▸ What the exercise asks
Return the listing exactly. Keep no pictures.

━━━━

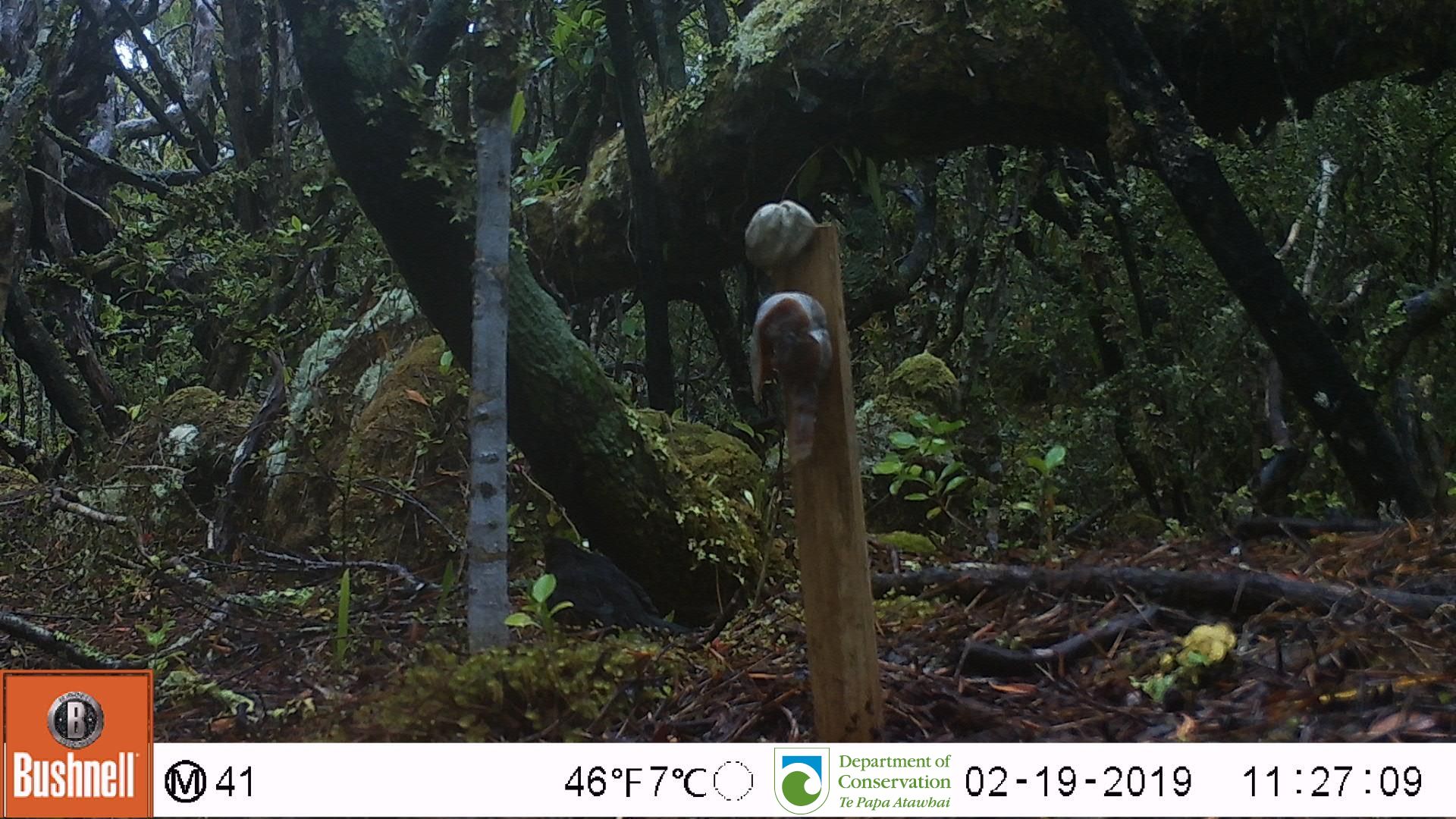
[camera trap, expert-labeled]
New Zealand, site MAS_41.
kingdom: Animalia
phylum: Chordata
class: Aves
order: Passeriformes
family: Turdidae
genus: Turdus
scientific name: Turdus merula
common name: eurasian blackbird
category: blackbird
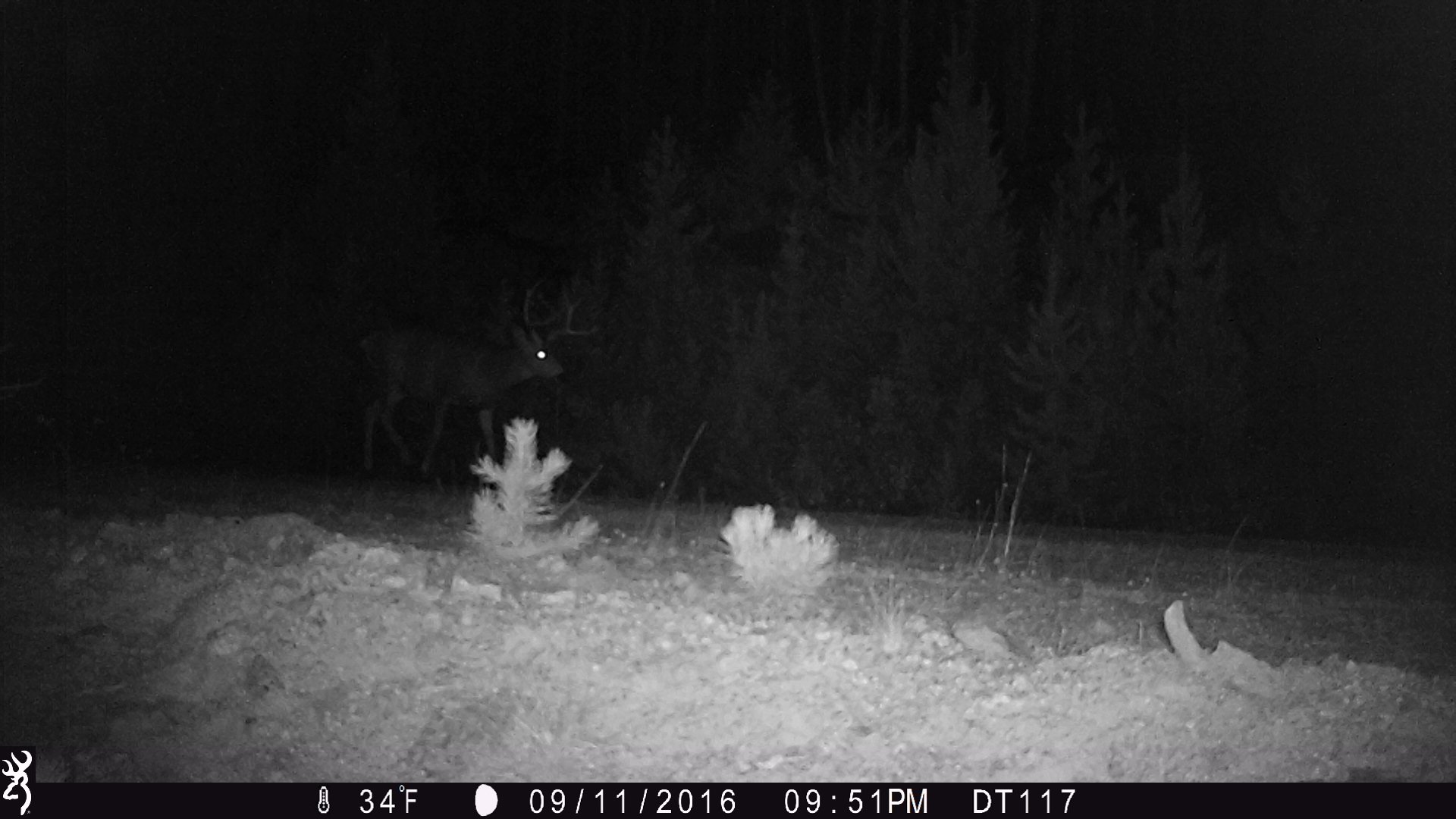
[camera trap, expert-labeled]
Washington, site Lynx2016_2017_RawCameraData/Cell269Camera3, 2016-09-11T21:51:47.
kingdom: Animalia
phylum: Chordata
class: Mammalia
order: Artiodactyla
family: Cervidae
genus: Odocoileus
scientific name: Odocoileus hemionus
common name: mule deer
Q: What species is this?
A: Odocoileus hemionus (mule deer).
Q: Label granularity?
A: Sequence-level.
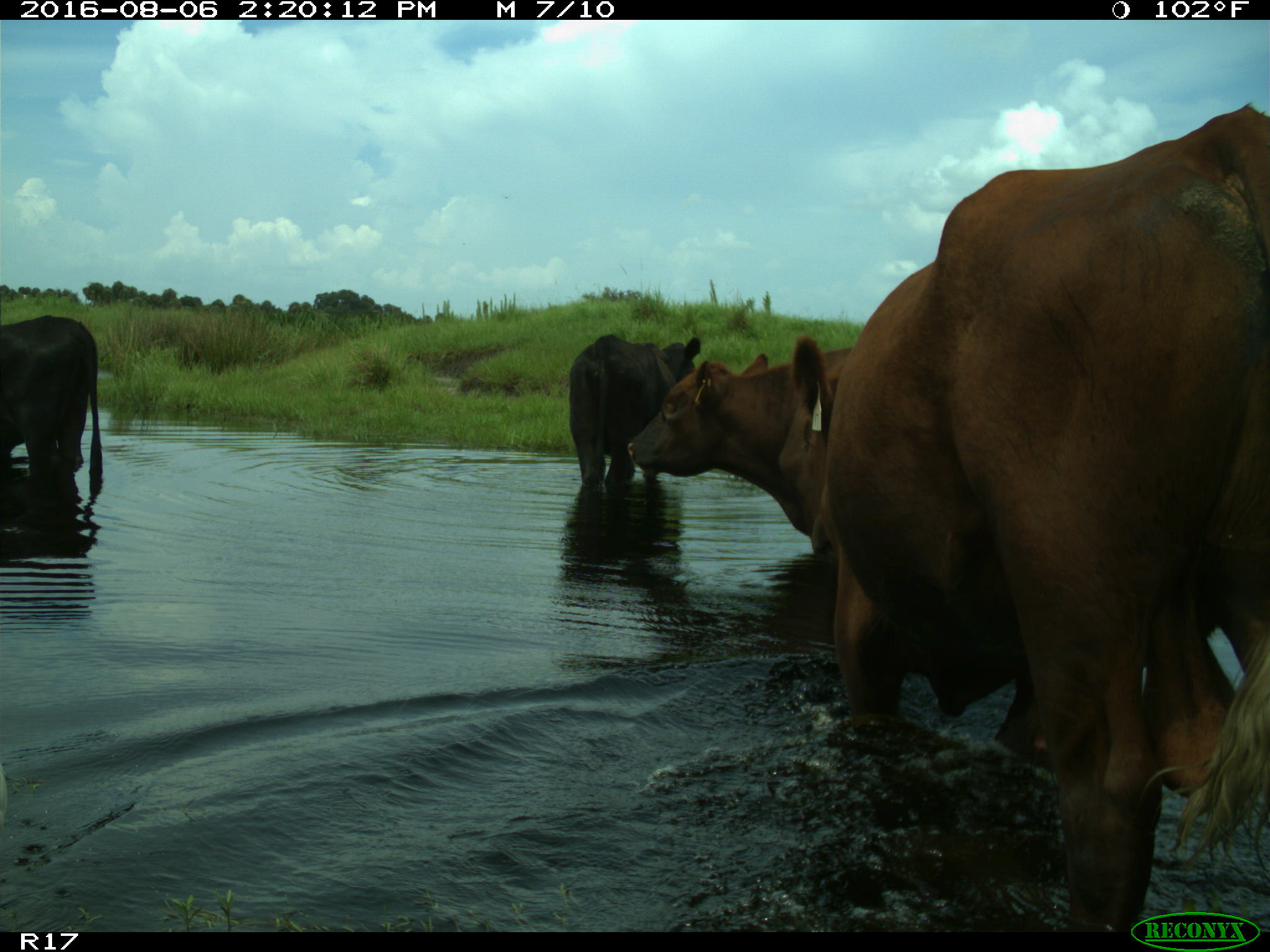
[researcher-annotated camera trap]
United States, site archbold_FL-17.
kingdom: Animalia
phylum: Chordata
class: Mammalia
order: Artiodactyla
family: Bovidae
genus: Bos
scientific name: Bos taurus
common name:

━━━━

▸ Response
[camera trap, expert-labeled]
New Zealand, site MAS_41.
kingdom: Animalia
phylum: Chordata
class: Aves
order: Passeriformes
family: Turdidae
genus: Turdus
scientific name: Turdus merula
common name: eurasian blackbird
category: blackbird
[camera trap, expert-labeled]
Washington, site Lynx2016_2017_RawCameraData/Cell269Camera3, 2016-09-11T21:51:47.
kingdom: Animalia
phylum: Chordata
class: Mammalia
order: Artiodactyla
family: Cervidae
genus: Odocoileus
scientific name: Odocoileus hemionus
common name: mule deer
Q: What species is this?
A: Odocoileus hemionus (mule deer).
Q: Label granularity?
A: Sequence-level.
[researcher-annotated camera trap]
United States, site archbold_FL-17.
kingdom: Animalia
phylum: Chordata
class: Mammalia
order: Artiodactyla
family: Bovidae
genus: Bos
scientific name: Bos taurus
common name:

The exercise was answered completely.